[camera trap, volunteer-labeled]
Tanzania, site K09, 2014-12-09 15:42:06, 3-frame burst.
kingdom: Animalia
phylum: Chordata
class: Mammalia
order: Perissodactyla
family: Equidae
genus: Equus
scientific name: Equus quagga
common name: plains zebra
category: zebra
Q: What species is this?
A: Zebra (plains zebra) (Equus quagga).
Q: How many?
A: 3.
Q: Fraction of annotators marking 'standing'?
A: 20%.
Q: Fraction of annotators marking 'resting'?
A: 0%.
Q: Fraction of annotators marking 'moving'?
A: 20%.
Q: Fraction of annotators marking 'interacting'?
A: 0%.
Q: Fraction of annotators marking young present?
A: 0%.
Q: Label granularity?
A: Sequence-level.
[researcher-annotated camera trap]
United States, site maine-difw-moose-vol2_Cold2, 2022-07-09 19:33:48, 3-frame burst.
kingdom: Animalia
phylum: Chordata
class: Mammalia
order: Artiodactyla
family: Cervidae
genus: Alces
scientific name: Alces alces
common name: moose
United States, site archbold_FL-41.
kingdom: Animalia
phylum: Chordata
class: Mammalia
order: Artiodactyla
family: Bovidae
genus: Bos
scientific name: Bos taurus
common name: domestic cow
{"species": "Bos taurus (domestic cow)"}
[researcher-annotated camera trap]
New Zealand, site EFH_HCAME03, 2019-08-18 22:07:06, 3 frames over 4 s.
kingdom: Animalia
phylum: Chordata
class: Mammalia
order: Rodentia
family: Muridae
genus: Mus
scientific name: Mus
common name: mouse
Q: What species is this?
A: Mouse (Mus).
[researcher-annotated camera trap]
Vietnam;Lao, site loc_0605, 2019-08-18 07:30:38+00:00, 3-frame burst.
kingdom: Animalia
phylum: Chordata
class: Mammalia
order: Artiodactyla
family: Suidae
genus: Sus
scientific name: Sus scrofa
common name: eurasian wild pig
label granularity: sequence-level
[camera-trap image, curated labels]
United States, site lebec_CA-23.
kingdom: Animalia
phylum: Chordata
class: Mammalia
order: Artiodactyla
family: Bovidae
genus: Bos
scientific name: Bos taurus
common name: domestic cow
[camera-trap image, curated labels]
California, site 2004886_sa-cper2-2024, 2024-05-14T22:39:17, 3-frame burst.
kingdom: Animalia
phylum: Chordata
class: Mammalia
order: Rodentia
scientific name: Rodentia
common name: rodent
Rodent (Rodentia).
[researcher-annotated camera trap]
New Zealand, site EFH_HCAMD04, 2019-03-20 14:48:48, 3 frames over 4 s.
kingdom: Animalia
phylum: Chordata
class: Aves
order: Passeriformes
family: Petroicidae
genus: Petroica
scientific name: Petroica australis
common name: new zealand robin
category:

----------

■ What to work on:
Your response should consist of the full listing, exactly as written.

■ Task answer:
[camera trap, volunteer-labeled]
Tanzania, site K09, 2014-12-09 15:42:06, 3-frame burst.
kingdom: Animalia
phylum: Chordata
class: Mammalia
order: Perissodactyla
family: Equidae
genus: Equus
scientific name: Equus quagga
common name: plains zebra
category: zebra
Q: What species is this?
A: Zebra (plains zebra) (Equus quagga).
Q: How many?
A: 3.
Q: Fraction of annotators marking 'standing'?
A: 20%.
Q: Fraction of annotators marking 'resting'?
A: 0%.
Q: Fraction of annotators marking 'moving'?
A: 20%.
Q: Fraction of annotators marking 'interacting'?
A: 0%.
Q: Fraction of annotators marking young present?
A: 0%.
Q: Label granularity?
A: Sequence-level.
[researcher-annotated camera trap]
United States, site maine-difw-moose-vol2_Cold2, 2022-07-09 19:33:48, 3-frame burst.
kingdom: Animalia
phylum: Chordata
class: Mammalia
order: Artiodactyla
family: Cervidae
genus: Alces
scientific name: Alces alces
common name: moose
United States, site archbold_FL-41.
kingdom: Animalia
phylum: Chordata
class: Mammalia
order: Artiodactyla
family: Bovidae
genus: Bos
scientific name: Bos taurus
common name: domestic cow
{"species": "Bos taurus (domestic cow)"}
[researcher-annotated camera trap]
New Zealand, site EFH_HCAME03, 2019-08-18 22:07:06, 3 frames over 4 s.
kingdom: Animalia
phylum: Chordata
class: Mammalia
order: Rodentia
family: Muridae
genus: Mus
scientific name: Mus
common name: mouse
Q: What species is this?
A: Mouse (Mus).
[researcher-annotated camera trap]
Vietnam;Lao, site loc_0605, 2019-08-18 07:30:38+00:00, 3-frame burst.
kingdom: Animalia
phylum: Chordata
class: Mammalia
order: Artiodactyla
family: Suidae
genus: Sus
scientific name: Sus scrofa
common name: eurasian wild pig
label granularity: sequence-level
[camera-trap image, curated labels]
United States, site lebec_CA-23.
kingdom: Animalia
phylum: Chordata
class: Mammalia
order: Artiodactyla
family: Bovidae
genus: Bos
scientific name: Bos taurus
common name: domestic cow
[camera-trap image, curated labels]
California, site 2004886_sa-cper2-2024, 2024-05-14T22:39:17, 3-frame burst.
kingdom: Animalia
phylum: Chordata
class: Mammalia
order: Rodentia
scientific name: Rodentia
common name: rodent
Rodent (Rodentia).
[researcher-annotated camera trap]
New Zealand, site EFH_HCAMD04, 2019-03-20 14:48:48, 3 frames over 4 s.
kingdom: Animalia
phylum: Chordata
class: Aves
order: Passeriformes
family: Petroicidae
genus: Petroica
scientific name: Petroica australis
common name: new zealand robin
category:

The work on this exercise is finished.